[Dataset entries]
··········

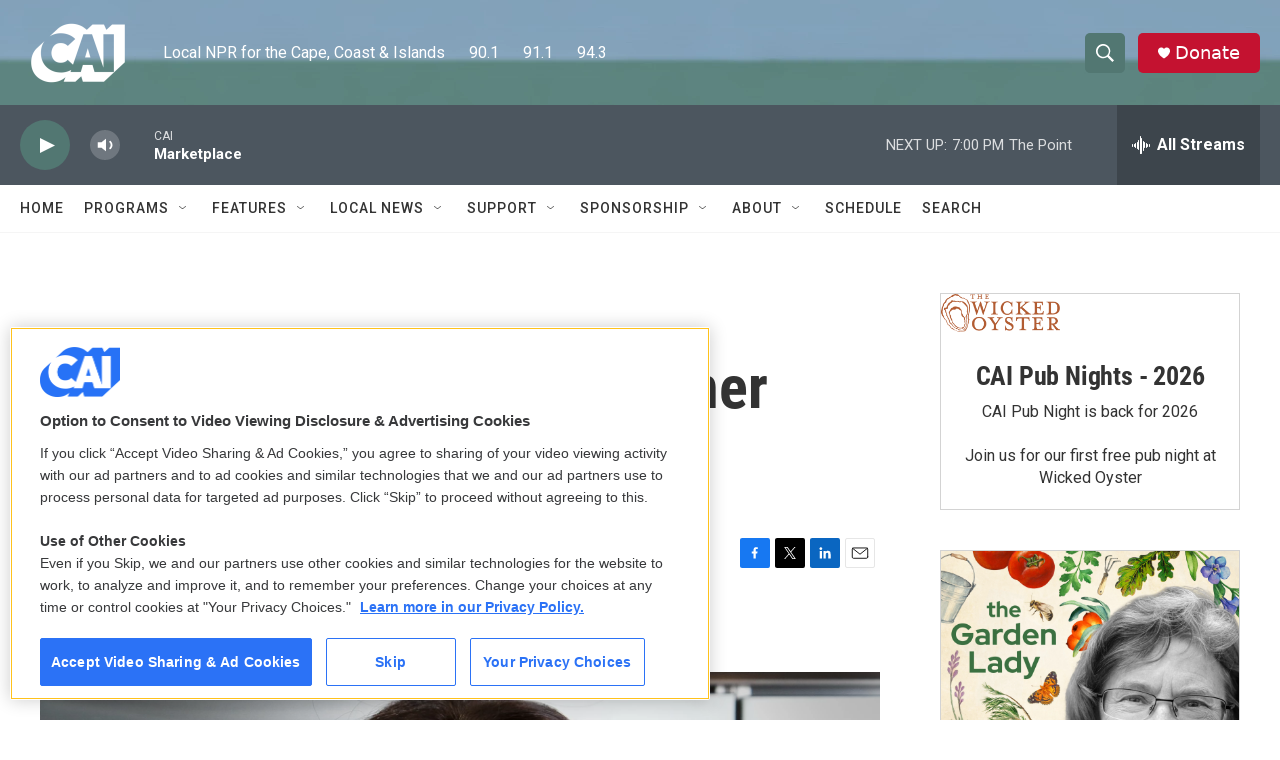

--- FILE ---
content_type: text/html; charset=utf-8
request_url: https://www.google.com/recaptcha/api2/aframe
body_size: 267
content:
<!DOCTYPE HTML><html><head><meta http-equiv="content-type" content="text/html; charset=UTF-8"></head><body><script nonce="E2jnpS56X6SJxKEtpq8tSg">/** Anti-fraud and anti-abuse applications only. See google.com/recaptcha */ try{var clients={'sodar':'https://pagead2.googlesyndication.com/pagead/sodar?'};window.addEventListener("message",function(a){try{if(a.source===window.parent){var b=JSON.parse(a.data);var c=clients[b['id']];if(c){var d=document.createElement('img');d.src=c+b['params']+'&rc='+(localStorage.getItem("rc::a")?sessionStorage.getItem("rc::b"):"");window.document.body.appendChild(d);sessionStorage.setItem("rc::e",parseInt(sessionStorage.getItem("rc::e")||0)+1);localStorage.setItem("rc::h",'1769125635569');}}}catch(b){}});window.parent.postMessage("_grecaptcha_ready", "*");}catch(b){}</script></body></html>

··········

**HOW TO COMPLETE THIS TASK**: From the first line to the last, output the data exactly; skip any pictures.

**RESPONSE**:
--- FILE ---
content_type: text/html; charset=utf-8
request_url: https://www.google.com/recaptcha/api2/aframe
body_size: 267
content:
<!DOCTYPE HTML><html><head><meta http-equiv="content-type" content="text/html; charset=UTF-8"></head><body><script nonce="E2jnpS56X6SJxKEtpq8tSg">/** Anti-fraud and anti-abuse applications only. See google.com/recaptcha */ try{var clients={'sodar':'https://pagead2.googlesyndication.com/pagead/sodar?'};window.addEventListener("message",function(a){try{if(a.source===window.parent){var b=JSON.parse(a.data);var c=clients[b['id']];if(c){var d=document.createElement('img');d.src=c+b['params']+'&rc='+(localStorage.getItem("rc::a")?sessionStorage.getItem("rc::b"):"");window.document.body.appendChild(d);sessionStorage.setItem("rc::e",parseInt(sessionStorage.getItem("rc::e")||0)+1);localStorage.setItem("rc::h",'1769125635569');}}}catch(b){}});window.parent.postMessage("_grecaptcha_ready", "*");}catch(b){}</script></body></html>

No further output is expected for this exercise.